• _Task goal_
Rewrite every one of the rows below, replacing "Shirt" with "Top" and leaving everything else unchanged. Omit the pictures from your answer.

##############################

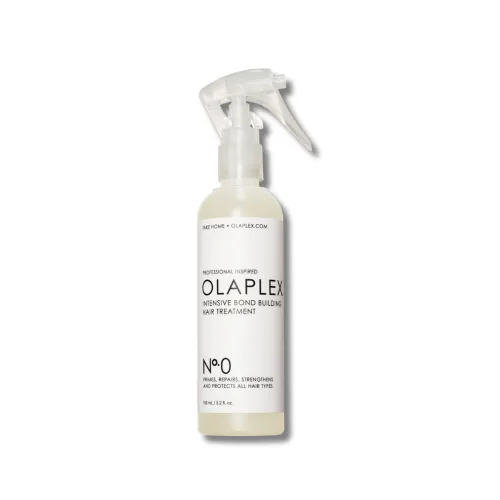 Інтенсивний догляд "Відновлення" - Olaplex No.0 Intensive Bond Building Treatment 250ml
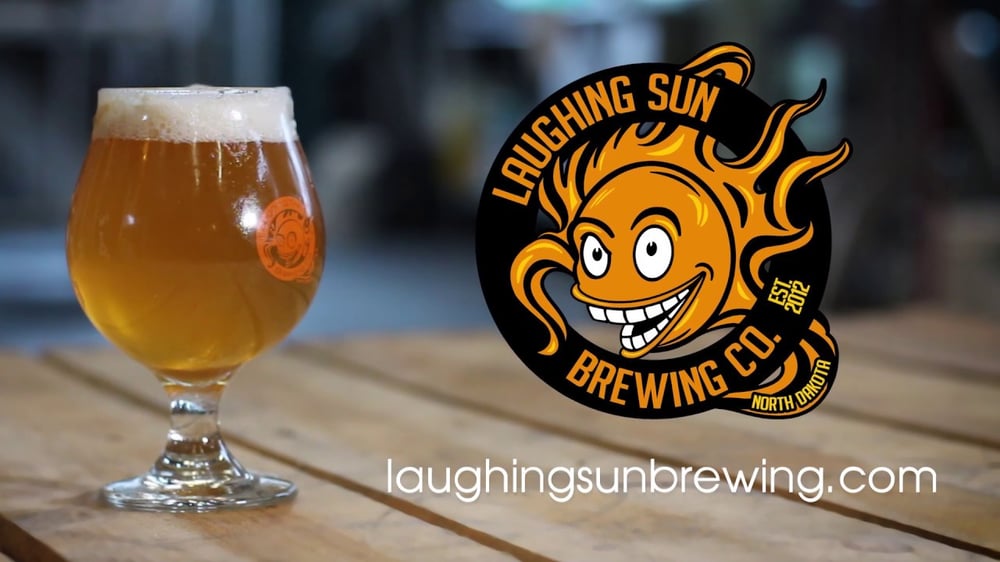 Laughing Sun Brewing Co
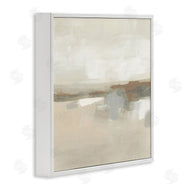 June Erica Vess | Abstract Neutral Land
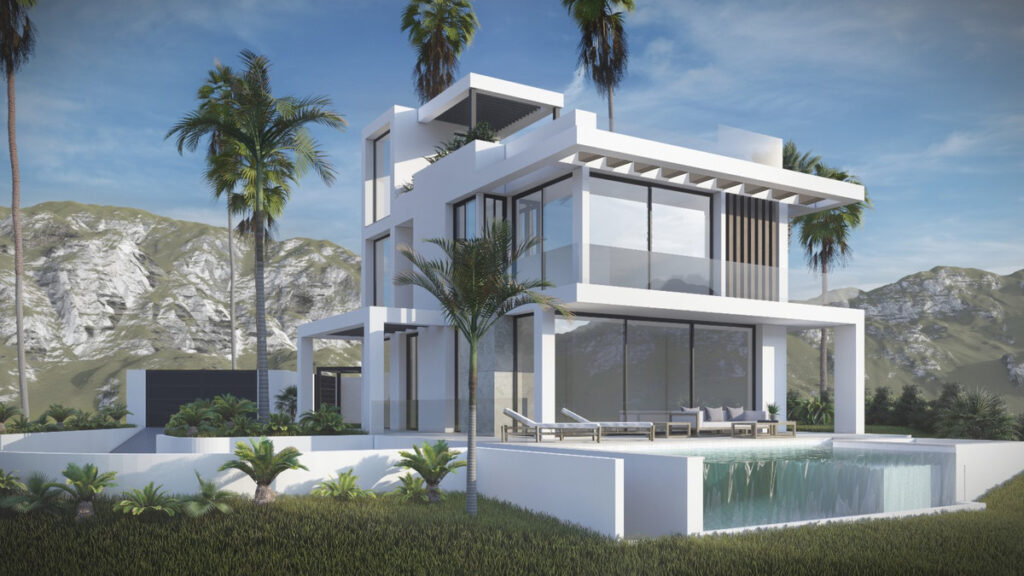 Estepona, Málaga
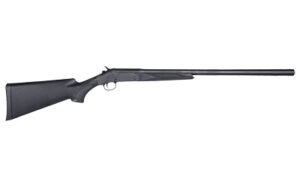 Home 28 STEVENS M301 SINGLE SHOT 410/26" BLK
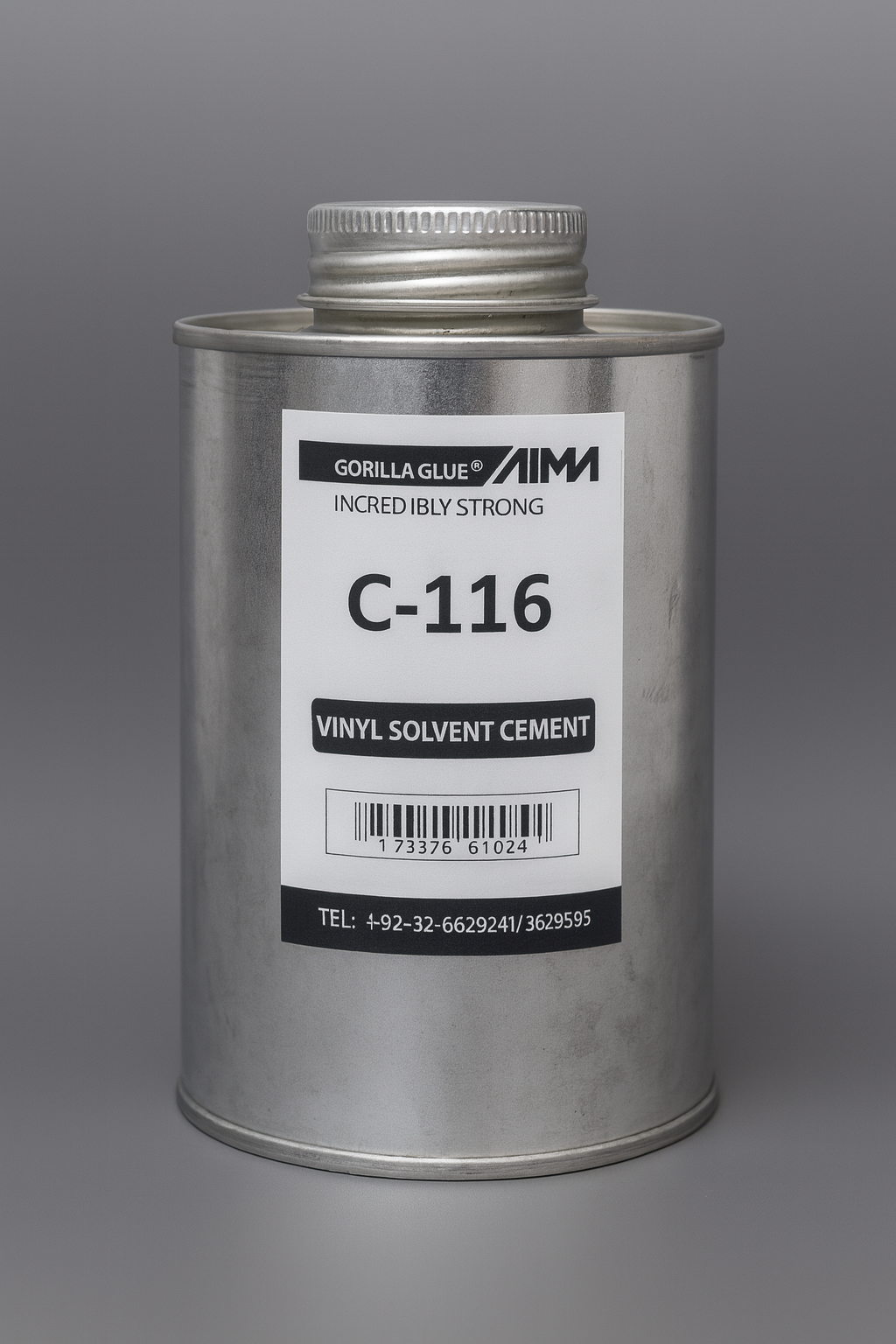 C - 116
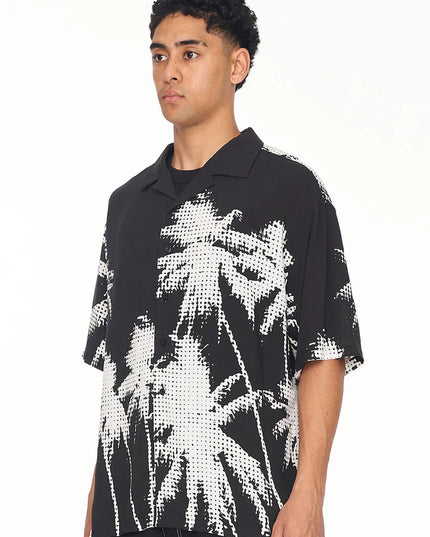 Huffer - Box Party Shirt/Balmy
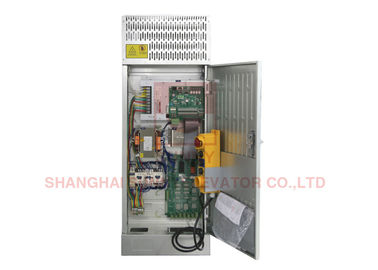 Regulador original Cabinet del elevador de la energía baja de la elevación eficiente comercial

##############################

• _Finished task_
 Інтенсивний догляд "Відновлення" - Olaplex No.0 Intensive Bond Building Treatment 250ml
 Laughing Sun Brewing Co
 June Erica Vess | Abstract Neutral Land
 Estepona, Málaga
 Home 28 STEVENS M301 SINGLE SHOT 410/26" BLK
 C - 116
 Huffer - Box Party Top/Balmy
 Regulador original Cabinet del elevador de la energía baja de la elevación eficiente comercial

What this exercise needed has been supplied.